[start of Data supplied]

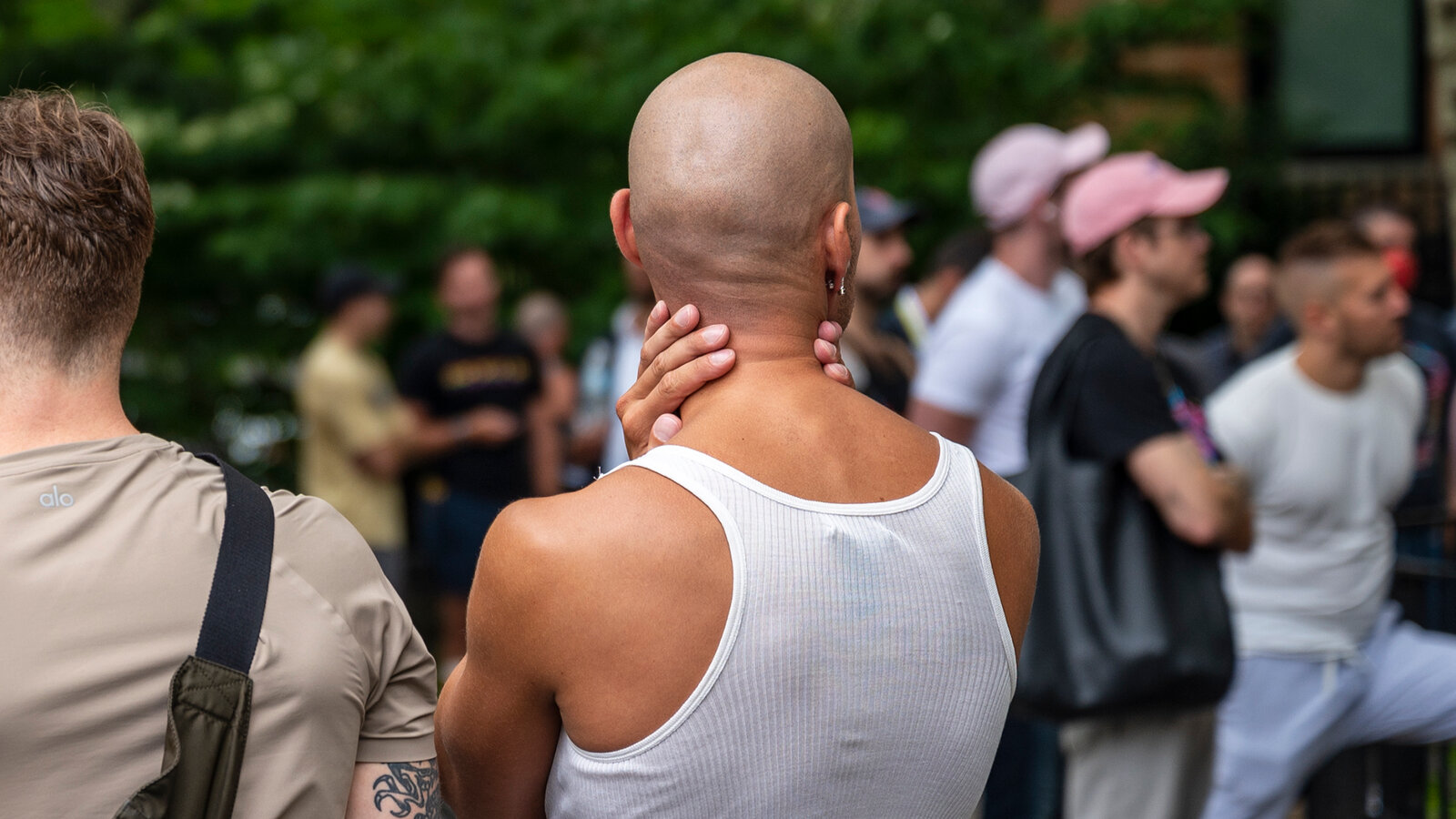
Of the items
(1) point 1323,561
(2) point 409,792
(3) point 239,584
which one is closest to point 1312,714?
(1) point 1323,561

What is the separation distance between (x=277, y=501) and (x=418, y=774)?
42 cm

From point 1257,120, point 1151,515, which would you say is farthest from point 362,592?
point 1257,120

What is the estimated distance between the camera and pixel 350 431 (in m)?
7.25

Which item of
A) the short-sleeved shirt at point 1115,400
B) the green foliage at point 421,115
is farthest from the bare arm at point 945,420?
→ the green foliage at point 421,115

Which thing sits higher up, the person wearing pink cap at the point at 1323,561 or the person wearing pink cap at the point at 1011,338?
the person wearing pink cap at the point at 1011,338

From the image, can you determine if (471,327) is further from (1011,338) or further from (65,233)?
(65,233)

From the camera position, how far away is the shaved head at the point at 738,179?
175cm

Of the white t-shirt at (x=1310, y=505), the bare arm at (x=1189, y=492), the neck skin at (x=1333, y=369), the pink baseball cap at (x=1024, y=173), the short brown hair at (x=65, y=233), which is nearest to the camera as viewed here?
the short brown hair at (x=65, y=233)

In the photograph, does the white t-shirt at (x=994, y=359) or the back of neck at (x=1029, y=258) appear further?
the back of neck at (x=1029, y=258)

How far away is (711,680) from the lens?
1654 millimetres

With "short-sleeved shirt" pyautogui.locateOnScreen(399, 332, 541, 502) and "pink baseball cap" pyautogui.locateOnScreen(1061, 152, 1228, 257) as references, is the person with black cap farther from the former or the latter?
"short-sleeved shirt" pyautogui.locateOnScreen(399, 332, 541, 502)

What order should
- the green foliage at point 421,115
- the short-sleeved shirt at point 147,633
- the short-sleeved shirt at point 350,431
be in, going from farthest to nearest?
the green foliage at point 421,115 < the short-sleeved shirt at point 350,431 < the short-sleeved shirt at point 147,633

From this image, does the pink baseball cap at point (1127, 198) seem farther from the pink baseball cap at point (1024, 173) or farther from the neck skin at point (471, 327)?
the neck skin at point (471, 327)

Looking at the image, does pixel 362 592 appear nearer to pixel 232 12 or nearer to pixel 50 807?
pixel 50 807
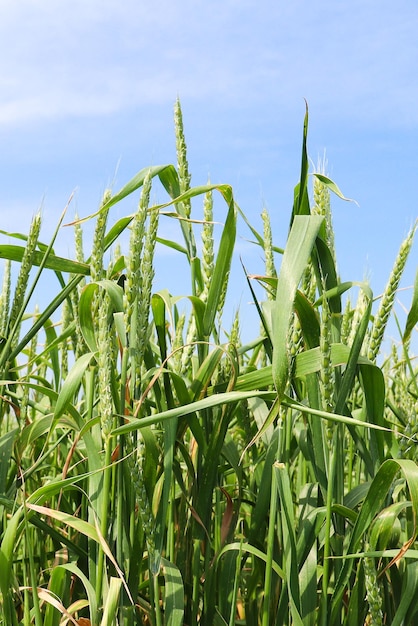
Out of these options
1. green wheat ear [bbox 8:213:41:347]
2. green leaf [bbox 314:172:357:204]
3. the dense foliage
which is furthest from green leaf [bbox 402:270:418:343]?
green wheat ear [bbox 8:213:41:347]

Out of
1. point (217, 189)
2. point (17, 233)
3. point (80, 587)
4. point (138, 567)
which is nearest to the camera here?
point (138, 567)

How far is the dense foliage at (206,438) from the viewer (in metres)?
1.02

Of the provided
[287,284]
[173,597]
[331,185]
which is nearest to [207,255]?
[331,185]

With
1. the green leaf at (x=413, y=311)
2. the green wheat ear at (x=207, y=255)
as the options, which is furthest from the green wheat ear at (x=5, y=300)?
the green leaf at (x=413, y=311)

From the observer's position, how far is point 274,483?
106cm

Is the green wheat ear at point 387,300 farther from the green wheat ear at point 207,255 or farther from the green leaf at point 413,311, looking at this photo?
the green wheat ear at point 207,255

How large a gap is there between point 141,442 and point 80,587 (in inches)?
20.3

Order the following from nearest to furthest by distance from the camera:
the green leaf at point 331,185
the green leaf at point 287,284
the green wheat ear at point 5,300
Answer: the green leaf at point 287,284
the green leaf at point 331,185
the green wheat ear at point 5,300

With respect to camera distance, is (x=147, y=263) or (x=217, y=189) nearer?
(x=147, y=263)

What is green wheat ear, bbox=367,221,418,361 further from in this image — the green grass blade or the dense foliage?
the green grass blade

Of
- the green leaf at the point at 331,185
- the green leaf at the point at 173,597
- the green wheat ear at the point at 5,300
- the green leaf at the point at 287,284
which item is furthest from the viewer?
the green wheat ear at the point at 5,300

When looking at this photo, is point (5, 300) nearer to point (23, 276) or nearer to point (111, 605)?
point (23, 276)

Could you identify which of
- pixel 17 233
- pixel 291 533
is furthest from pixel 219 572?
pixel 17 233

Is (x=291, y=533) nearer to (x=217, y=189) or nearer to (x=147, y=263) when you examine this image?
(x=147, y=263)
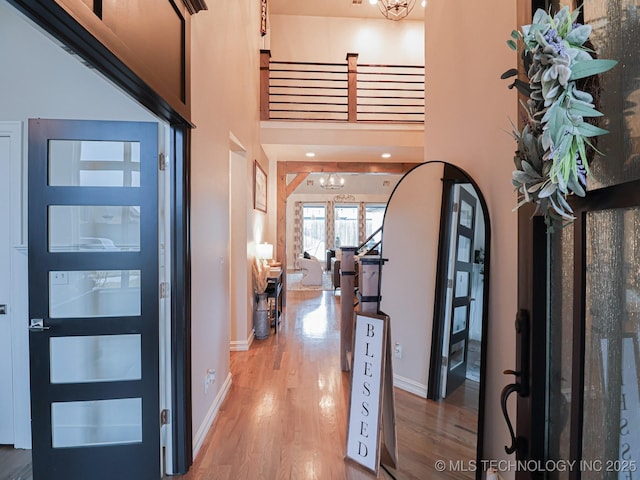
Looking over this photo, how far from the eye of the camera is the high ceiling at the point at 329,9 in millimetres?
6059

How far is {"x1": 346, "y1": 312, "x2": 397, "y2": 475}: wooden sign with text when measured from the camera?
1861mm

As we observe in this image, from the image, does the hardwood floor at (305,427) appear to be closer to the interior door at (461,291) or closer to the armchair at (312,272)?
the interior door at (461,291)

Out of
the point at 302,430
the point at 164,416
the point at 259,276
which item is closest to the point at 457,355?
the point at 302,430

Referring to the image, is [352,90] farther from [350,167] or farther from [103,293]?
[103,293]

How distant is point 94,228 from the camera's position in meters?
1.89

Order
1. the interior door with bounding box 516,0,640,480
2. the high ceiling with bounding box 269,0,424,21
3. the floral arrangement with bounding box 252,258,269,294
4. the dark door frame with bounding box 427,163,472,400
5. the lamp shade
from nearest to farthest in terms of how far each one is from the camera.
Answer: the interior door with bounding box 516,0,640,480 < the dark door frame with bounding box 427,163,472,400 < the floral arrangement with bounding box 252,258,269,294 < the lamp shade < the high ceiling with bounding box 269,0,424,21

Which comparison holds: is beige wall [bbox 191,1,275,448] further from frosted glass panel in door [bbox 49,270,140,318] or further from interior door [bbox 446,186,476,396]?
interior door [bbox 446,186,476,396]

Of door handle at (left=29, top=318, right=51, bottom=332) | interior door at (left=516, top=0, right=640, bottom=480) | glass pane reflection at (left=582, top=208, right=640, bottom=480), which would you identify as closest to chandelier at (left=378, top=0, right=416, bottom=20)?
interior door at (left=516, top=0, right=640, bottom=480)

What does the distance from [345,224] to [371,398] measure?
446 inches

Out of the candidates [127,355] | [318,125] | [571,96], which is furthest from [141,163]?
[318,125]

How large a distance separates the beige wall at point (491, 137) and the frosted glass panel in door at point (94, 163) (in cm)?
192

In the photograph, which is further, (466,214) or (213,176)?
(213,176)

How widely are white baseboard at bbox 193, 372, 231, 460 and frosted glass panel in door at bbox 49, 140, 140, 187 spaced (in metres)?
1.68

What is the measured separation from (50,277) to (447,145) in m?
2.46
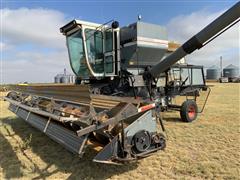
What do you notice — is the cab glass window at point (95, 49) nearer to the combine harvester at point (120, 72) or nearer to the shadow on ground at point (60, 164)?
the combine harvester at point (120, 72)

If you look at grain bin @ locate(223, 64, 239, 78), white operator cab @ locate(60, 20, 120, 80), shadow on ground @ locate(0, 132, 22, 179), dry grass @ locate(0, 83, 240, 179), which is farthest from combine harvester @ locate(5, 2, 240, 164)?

[end of Data supplied]

Copy all of the records above exactly, character for character. Leave out the pictures.

> Full output:
Of the items
(1) point 1323,561
(2) point 409,792
(3) point 239,584
which one is closest to point 1312,714?
(1) point 1323,561

What is the separation distance between (x=277, y=501) and (x=418, y=774)?
42 cm

From point 1257,120, point 1151,515, which would you say is farthest from point 362,592?
point 1257,120

What is the estimated distance between the camera and pixel 350 431 (in m)?
7.25

Which item of
A) the short-sleeved shirt at point 1115,400
B) the green foliage at point 421,115
is farthest from the bare arm at point 945,420?
→ the green foliage at point 421,115

Which thing sits higher up, the person wearing pink cap at the point at 1323,561 or the person wearing pink cap at the point at 1011,338?
the person wearing pink cap at the point at 1011,338

From the image, can you determine if (471,327) is further from (1011,338) or further from (65,233)?
(65,233)

From the camera position, how far away is the shaved head at the point at 738,179?
175cm

Of the white t-shirt at (x=1310, y=505), the bare arm at (x=1189, y=492), the neck skin at (x=1333, y=369), the pink baseball cap at (x=1024, y=173), the short brown hair at (x=65, y=233), which is nearest to the camera as viewed here?
the short brown hair at (x=65, y=233)

In the photograph, does the white t-shirt at (x=994, y=359) or the back of neck at (x=1029, y=258) appear further?
the back of neck at (x=1029, y=258)

How far away is (711,680) from the lens?
1654 millimetres

With "short-sleeved shirt" pyautogui.locateOnScreen(399, 332, 541, 502) and "pink baseball cap" pyautogui.locateOnScreen(1061, 152, 1228, 257) as references, is the person with black cap farther from the former or the latter?
"short-sleeved shirt" pyautogui.locateOnScreen(399, 332, 541, 502)

What order should
- the green foliage at point 421,115
- the short-sleeved shirt at point 147,633
- the short-sleeved shirt at point 350,431
be in, going from farthest to nearest?
the green foliage at point 421,115 < the short-sleeved shirt at point 350,431 < the short-sleeved shirt at point 147,633

From this image, does the pink baseball cap at point (1127, 198) seem farther from the pink baseball cap at point (1024, 173) or farther from the neck skin at point (471, 327)?
the neck skin at point (471, 327)

Looking at the image, does pixel 362 592 appear nearer to pixel 232 12 or nearer to pixel 50 807?
pixel 50 807
Out of these options
1. green wheat ear [bbox 8:213:41:347]
2. green leaf [bbox 314:172:357:204]
3. the dense foliage
which is furthest from green leaf [bbox 402:270:418:343]?
green wheat ear [bbox 8:213:41:347]

Out of
1. point (217, 189)
2. point (17, 233)
3. point (80, 587)
4. point (138, 567)
which is nearest to the camera here?
point (138, 567)

How far is the dense foliage at (206,438) from the viewer (in metres)?
1.02

Of the provided
[287,284]
[173,597]
[331,185]
which is nearest to [207,255]?
[331,185]

With
1. the green leaf at (x=413, y=311)
2. the green wheat ear at (x=207, y=255)
as the options, which is furthest from the green wheat ear at (x=5, y=300)?
the green leaf at (x=413, y=311)

From the observer's position, how far is point 274,483?
106cm

Is the green wheat ear at point 387,300 farther from the green wheat ear at point 207,255 or farther from the green leaf at point 413,311, looking at this photo?
the green wheat ear at point 207,255

How large a gap is there between point 141,442 and point 80,587 (in inches)?
20.3

Order the following from nearest to furthest by distance from the camera:
the green leaf at point 331,185
the green leaf at point 287,284
the green wheat ear at point 5,300
Answer: the green leaf at point 287,284
the green leaf at point 331,185
the green wheat ear at point 5,300

With respect to camera distance, is (x=147, y=263) or (x=217, y=189) nearer?
(x=147, y=263)

What is green wheat ear, bbox=367,221,418,361 further from in this image — the green grass blade or the dense foliage?
the green grass blade

Of
- the green leaf at the point at 331,185
- the green leaf at the point at 173,597
- the green wheat ear at the point at 5,300
- the green leaf at the point at 287,284
which item is furthest from the viewer?
the green wheat ear at the point at 5,300

When looking at this photo, is point (5, 300) nearer to point (23, 276) or nearer to point (111, 605)?
point (23, 276)

Could you identify which of
- pixel 17 233
- pixel 291 533
is furthest from pixel 219 572?
pixel 17 233

Is (x=291, y=533) nearer to (x=217, y=189) or nearer to (x=147, y=263) when you examine this image?
(x=147, y=263)
Looking over this photo, how far from the eye of the camera is the high ceiling at the point at 329,9 in millimetres?
6059

How far is {"x1": 346, "y1": 312, "x2": 397, "y2": 475}: wooden sign with text when measured from the camera?
1861mm

As we observe in this image, from the image, does the hardwood floor at (305,427) appear to be closer to the interior door at (461,291) or closer to the armchair at (312,272)?
the interior door at (461,291)

Out of
the point at 302,430
the point at 164,416
the point at 259,276
which item is closest to the point at 457,355?
the point at 302,430

Referring to the image, is [352,90] farther from [350,167] or farther from [103,293]?
[103,293]

How distant is point 94,228 from the camera's position in meters?
1.89

Order
1. the interior door with bounding box 516,0,640,480
2. the high ceiling with bounding box 269,0,424,21
3. the floral arrangement with bounding box 252,258,269,294
4. the dark door frame with bounding box 427,163,472,400
5. the lamp shade
from nearest to farthest in terms of how far each one is from the camera.
Answer: the interior door with bounding box 516,0,640,480 < the dark door frame with bounding box 427,163,472,400 < the floral arrangement with bounding box 252,258,269,294 < the lamp shade < the high ceiling with bounding box 269,0,424,21

Which comparison holds: is beige wall [bbox 191,1,275,448] further from frosted glass panel in door [bbox 49,270,140,318] or further from interior door [bbox 446,186,476,396]?
interior door [bbox 446,186,476,396]

Of door handle at (left=29, top=318, right=51, bottom=332) | interior door at (left=516, top=0, right=640, bottom=480) | glass pane reflection at (left=582, top=208, right=640, bottom=480), which would you identify as closest to chandelier at (left=378, top=0, right=416, bottom=20)?
interior door at (left=516, top=0, right=640, bottom=480)

What does the distance from [345,224] to [371,398] measure?
446 inches

Out of the candidates [127,355] | [318,125] | [571,96], which is furthest from [141,163]?
[318,125]

How large a distance separates the beige wall at point (491, 137) and the frosted glass panel in door at point (94, 163) (in cm)?
192

In the photograph, which is further, (466,214) or (213,176)?
(213,176)

How widely are white baseboard at bbox 193, 372, 231, 460 and frosted glass panel in door at bbox 49, 140, 140, 187 spaced (in metres)?
1.68

What is the measured separation from (50,277) to (447,145) in m?
2.46
What do you notice — is the cab glass window at point (95, 49) nearer to the combine harvester at point (120, 72) or nearer to the shadow on ground at point (60, 164)?
the combine harvester at point (120, 72)

If you look at grain bin @ locate(223, 64, 239, 78), white operator cab @ locate(60, 20, 120, 80), shadow on ground @ locate(0, 132, 22, 179), dry grass @ locate(0, 83, 240, 179), which is farthest from combine harvester @ locate(5, 2, 240, 164)?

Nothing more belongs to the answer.